POJ-3687 Labeling Balls

Description

Windy has N balls of distinct weights from 1 unit to N units. Now he tries to label them with 1 to N in such a way that:

  1. No two balls share the same label.
  2. The labeling satisfies several constrains like "The ball labeled with a is lighter than the one labeled with b".

Can you help windy to find a solution?

Input

The first line of input is the number of test case. The first line of each test case contains two integers, N (1 ≤ N ≤ 200) and M (0 ≤ M ≤ 40,000). The next M line each contain two integers a and b indicating the ball labeled with a must be lighter than the one labeled with b. (1 ≤ a, b ≤ N) There is a blank line before each test case.
________________________
任务指令 1:
将下方各行中从包含“Get trash bin”的那一行到包含“17 310 36 344”的那一行（首尾两行都算在内）重新写出，只写这一段，请求行连同其中的格式示例保持原样，答案中的每个坐标值都加上141进行平移。
________________________
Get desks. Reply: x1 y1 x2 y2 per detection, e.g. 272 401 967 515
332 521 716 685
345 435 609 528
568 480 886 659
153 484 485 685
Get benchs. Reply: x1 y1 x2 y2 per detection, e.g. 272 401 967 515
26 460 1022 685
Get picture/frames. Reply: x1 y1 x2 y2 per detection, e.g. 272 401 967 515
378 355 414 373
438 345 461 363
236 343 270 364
________________________
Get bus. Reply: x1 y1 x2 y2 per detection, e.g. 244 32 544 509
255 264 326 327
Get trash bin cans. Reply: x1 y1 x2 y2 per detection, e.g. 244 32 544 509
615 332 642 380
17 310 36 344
________________________
任务指令 2:
从“POJ-3687 Labeling Balls”到“find a solution?”，一字不差地引用上文题目描述中的这一段。

参考解答 1:
Get trash bin cans. Reply: x1 y1 x2 y2 per detection, e.g. 244 32 544 509
756 473 783 521
158 451 177 485

参考解答 2:
POJ-3687 Labeling Balls

Description

Windy has N balls of distinct weights from 1 unit to N units. Now he tries to label them with 1 to N in such a way that:

  1. No two balls share the same label.
  2. The labeling satisfies several constrains like "The ball labeled with a is lighter than the one labeled with b".

Can you help windy to find a solution?